Les attentats du 11 septembre 2001 ont permis au clan Bush de légitimer la doctrine de la "guerre contre le terrorisme" et provoqué le déluge de feu sur l'Afghanistan puis sur l'Irak, et la mise en place de juridictions d'exception aux Etats-Unis comme en Europe. Si la guerre en Irak a mis en évidence des divergences d'intérêts réelles entre la direction Bush et les gouvernements français et allemand, ces guerres n'ont en aucun cas validé l'Union européenne comme alternative "pacifiste" à la politique étatsunienne actuelle.

La meilleure illustration des limites de ces frictions est donnée par la politique du gouvernement Blair, à la fois alignée sur Bush dans la guerre en Irak et plaidant pour le recours à l'ONU pour résoudre les conflits, à la fois intégrée au dispositif militaro-industriel US et en pointe avec Chirac pour une armée européenne. Mais aussi par la lâcheté de l'UE face à l'écrasement du peuple palestinien par Sharon...

La construction militaire de "l'Europe puissance"

La politique de sécurité et de défense commune européenne introduite par le traité de Maastricht, en 1992, devait permettre de décider (à l'unanimité) de missions armées de rétablissement de la paix dans le monde. Le sommet de Nice en 2000 a été plus loin en décidant de créer un noyau d'armée européenne de 60 000 hom-mes, mobilisable sur un terrain d'opération en deux mois et capable d'y rester un an : la Force de réaction rapide. Est ainsi affirmée la création d'une Europe-puissance qui défendra "ses valeurs et ses intérêts" partout dans le monde. Et comme il est dit dans les traités et dans le projet de Constitution européenne, elle agira de concert avec les Etats-Unis dans le cadre de l'Otan en optimisant ce que ses Etats membres ont fait individuellement tout au long du siècle passé.

Nous sommes radicalement opposés à cette armée européenne, tout comme à l'Otan et à notre propre armée nationale. La création d'une industrie militaire européenne capable de rivaliser avec les Etats-Unis aurait pour première conséquence une augmentation vertigineuse du budget militaire et un transfert de la recherche scientifique et technologique vers le secteur militaire. Les peuples européens ont tout à perdre dans cette "nouvelle" visée impériale de l'UE. A ce couple infernal concurrence-militarisme qui mène le monde au désastre, nous opposons une logique de développement et de coopération solidaire pacifique entre le Nord et le Sud, entre les classes exploitées de tous les pays.


Lutte "contre le terrorisme"

- - - - - - -

▶ **Votre travail**
1/ Répondez à ces questions sur l'extrait :
(a) Quel traité a introduit la politique de sécurité et de défense commune européenne, et en quelle année ?
(b) Combien d'hommes devait compter le noyau d'armée européenne décidé au sommet de Nice ?
(c) Avec qui le gouvernement Blair est-il en pointe pour une armée européenne ?
2/ Recopiez l'extrait en commençant par "Nous sommes radicalement" et en allant jusqu'à "tous les pays.", et changez "budget militaire" en "budget de défense".
Les items qui viennent ensuite n'ont aucun lien avec l'extrait.

- - - - - - -

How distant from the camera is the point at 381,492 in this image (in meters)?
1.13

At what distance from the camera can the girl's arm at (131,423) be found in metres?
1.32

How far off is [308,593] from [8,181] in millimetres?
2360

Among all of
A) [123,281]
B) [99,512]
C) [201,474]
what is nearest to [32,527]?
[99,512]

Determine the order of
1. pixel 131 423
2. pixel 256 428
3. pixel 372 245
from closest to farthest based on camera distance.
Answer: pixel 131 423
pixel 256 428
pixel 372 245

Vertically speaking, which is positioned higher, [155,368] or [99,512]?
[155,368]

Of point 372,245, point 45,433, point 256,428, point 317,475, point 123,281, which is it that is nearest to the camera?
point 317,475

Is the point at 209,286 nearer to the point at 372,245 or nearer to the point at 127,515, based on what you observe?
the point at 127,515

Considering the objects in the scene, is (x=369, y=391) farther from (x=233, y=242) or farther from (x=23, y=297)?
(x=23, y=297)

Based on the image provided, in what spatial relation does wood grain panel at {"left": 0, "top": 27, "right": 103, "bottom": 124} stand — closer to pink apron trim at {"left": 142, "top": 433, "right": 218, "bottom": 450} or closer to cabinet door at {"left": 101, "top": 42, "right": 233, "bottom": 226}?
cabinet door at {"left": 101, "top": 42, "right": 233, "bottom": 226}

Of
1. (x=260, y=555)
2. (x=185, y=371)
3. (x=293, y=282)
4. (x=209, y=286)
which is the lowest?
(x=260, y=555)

- - - - - - -

▶ **Les résultats**
1/
(a) Le traité de Maastricht, en 1992.
(b) 60 000 hommes.
(c) Avec Chirac.

2/
Nous sommes radicalement opposés à cette armée européenne, tout comme à l'Otan et à notre propre armée nationale. La création d'une industrie militaire européenne capable de rivaliser avec les Etats-Unis aurait pour première conséquence une augmentation vertigineuse du budget de défense et un transfert de la recherche scientifique et technologique vers le secteur militaire. Les peuples européens ont tout à perdre dans cette "nouvelle" visée impériale de l'UE. A ce couple infernal concurrence-militarisme qui mène le monde au désastre, nous opposons une logique de développement et de coopération solidaire pacifique entre le Nord et le Sud, entre les classes exploitées de tous les pays.